Pydantic model with claims: List[str] used to parse claim lists from LLM responses.

class reclaim.extract_claims.ClaimSentence

Pydantic model with sentence and related_words used when aligning claims to text spans.

class reclaim.extract_claims.ClaimSentences

Wrapper Pydantic model with sentences: List[ClaimSentence].

Extraction and Alignment

class reclaim.extract_claims.ClaimsExtractor(openai_chat: OpenAIChat, sent_separators: str = '.?!。?!\\n', language: str = 'en', progress_bar: bool = False, extraction_prompts: Dict[str, str] = CLAIM_EXTRACTION_PROMPTS, matching_prompts: Dict[str, str] = MATCHING_PROMPTS, n_threads: int = 1)

High-level orchestrator for claim extraction and alignment.

  • Initializes with prompt templates, language, and threading options.

  • Uses OpenAIChat to call OpenAI for both claim extraction and matching.

batch_claims_from_texts(texts: List[str], tokens: List[List[int]], tokenizer) Dict[str, List]

Runs claims_from_text() across many texts concurrently via a ThreadPoolExecutor. Returns aligned claims per input text, preserving order.

claims_from_text(text: str, tokens: List[int], tokenizer) List[Claim]

Extract claims from a single generated text, identify supporting sentences, and align matched spans back to token indices. Filters out some known low-quality claims before alignment. Produces Claim objects with sentence provenance and token alignment.

_claims_from_sentence(sent: str, sent_tokens: List[int], tokenizer) List[Claim]

Internal helper to extract claims from an individual sentence and align them within that sentence using prompt-driven matching.

_match_string(sent: str, match_words: List[str]) str | None

Build a caret mask over sent marking the positions of ordered match_words when they appear at word boundaries. Raises if not all words are found.

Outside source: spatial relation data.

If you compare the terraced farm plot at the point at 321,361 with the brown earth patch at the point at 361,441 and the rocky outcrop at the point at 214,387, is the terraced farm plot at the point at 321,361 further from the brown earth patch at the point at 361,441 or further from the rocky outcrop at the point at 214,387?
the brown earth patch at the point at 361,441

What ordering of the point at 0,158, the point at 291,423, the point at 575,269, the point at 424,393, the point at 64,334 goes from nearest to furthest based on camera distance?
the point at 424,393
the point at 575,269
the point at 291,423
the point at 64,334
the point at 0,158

_match_string_zh(sent: str, match_words: List[str]) str | None

Chinese-specific matcher that marks contiguous spans of characters corresponding to each match word; returns None if any span is missing.

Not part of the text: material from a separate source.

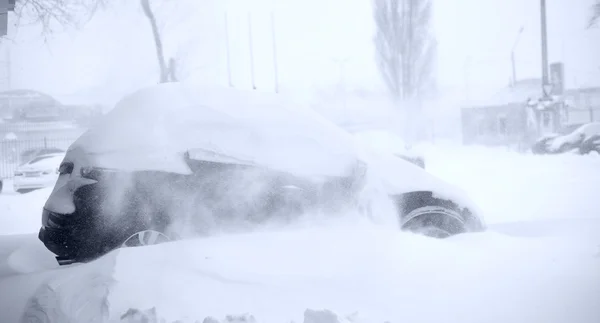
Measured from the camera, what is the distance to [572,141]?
694cm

_align(sent: str, match_str: str, sent_tokens: List[int], tokenizer) List[int]

Convert a character-level match mask into token indices by decoding tokens and checking for overlap with carets in match_str.

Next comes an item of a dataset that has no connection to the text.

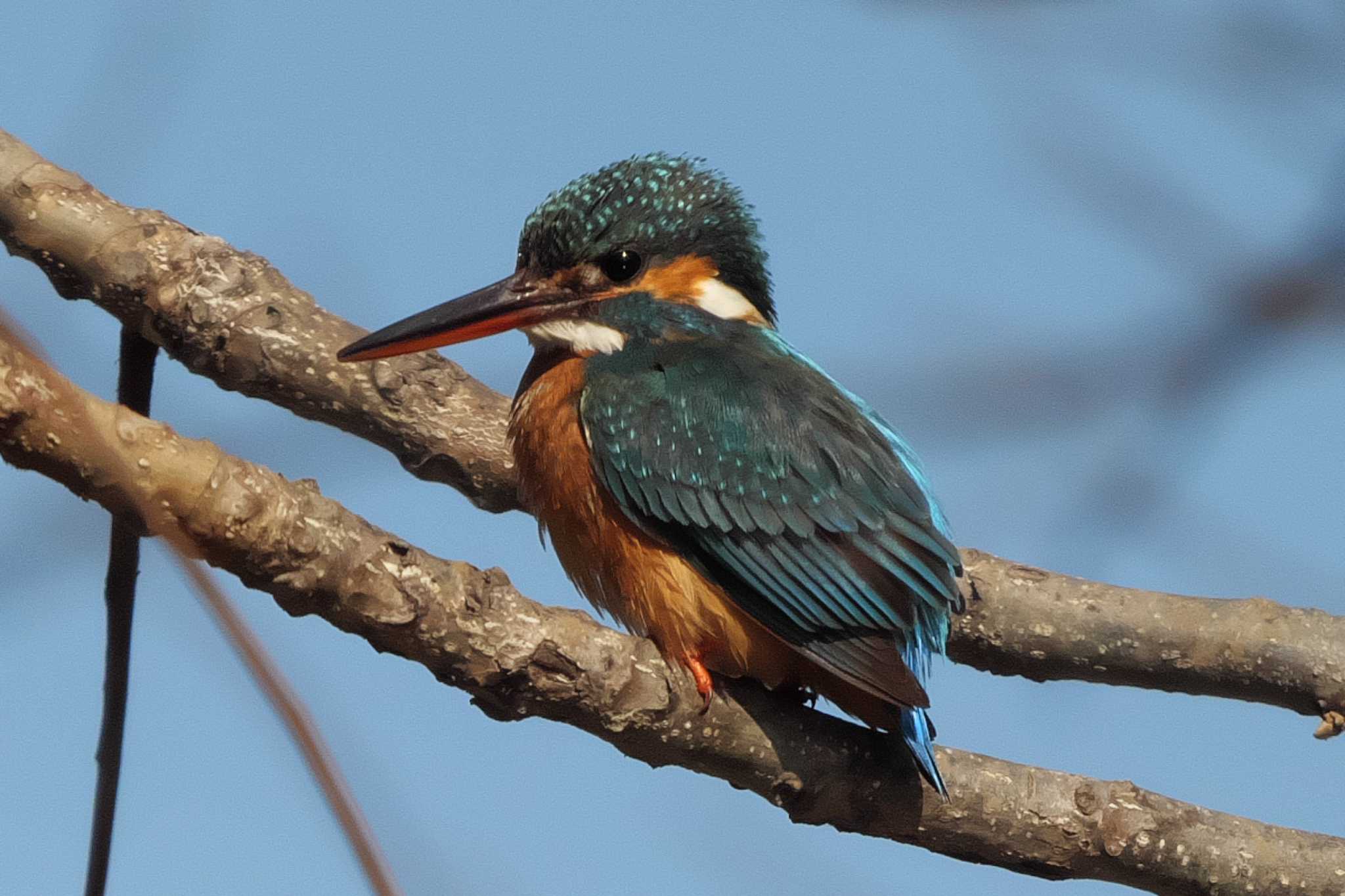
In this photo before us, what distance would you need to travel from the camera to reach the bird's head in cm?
398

match_claim(text: str, claim: str, max_parsed_words: int)

Query the LLM for sentences and related words supporting claim, construct a full-text caret mask, and pick the sentence with the richest match. Returns the mask and the best supporting sentence.

Annotation

class reclaim.annotate_claims.ClaimsAnnotator(openai_model: str = 'gpt-4o', progress_bar: bool = True, n_threads: int = 1)

Thin wrapper that labels claims for faithfulness and factuality.

annotate_claims(claims: list[str], contexts: list[str], language: str = 'en')

Annotate many claims in parallel against their paired contexts, returning model responses (typically boolean label pairs).

_annotate_claim(claim: str, context: str, language: str = 'en')

Internal worker invoked in the thread pool; sends the annotation prompt and returns the parsed result.

Text Decomposition

reclaim.decompose.doc2sentences(doc: str, mode: str = 'independent_sentences', model: str = 'gpt-4o', system_role: str = 'You are good at decomposing and decontextualizing text.', num_retries: int = 5, schema: BaseModel | None = None) List[str]

Core utility that asks an LLM to decompose a document. The mode selects the appropriate prompt (plain sentences, independent sentences, claims, or atomic claims). Retries failed requests up to num_retries and optionally parses structured outputs via a Pydantic schema.

OpenAI Client Utilities

class reclaim.openai_client.OpenAIChat(openai_model: str = 'gpt-4o', base_url: str | None = None, cache_path: str = '~/.cache', timeout: int = 600, max_tokens: int | None = None, rewrite_cache: bool = False)

Lightweight chat client used across extraction and annotation.

  • Reads OPENAI_API_KEY from the environment.

  • Stores cache path metadata (no cache implementation included here).

  • Supports optional base URL, timeout, and completion length limits.

ask(message: str, schema: BaseModel | None = None)

Send a prompt to OpenAI with a configurable system role. If schema is provided, uses responses.parse; otherwise returns the string content while filtering common boilerplate refusals.

_send_request(messages, schema: BaseModel | None = None)

Internal request dispatcher with progressive backoff across several wait intervals.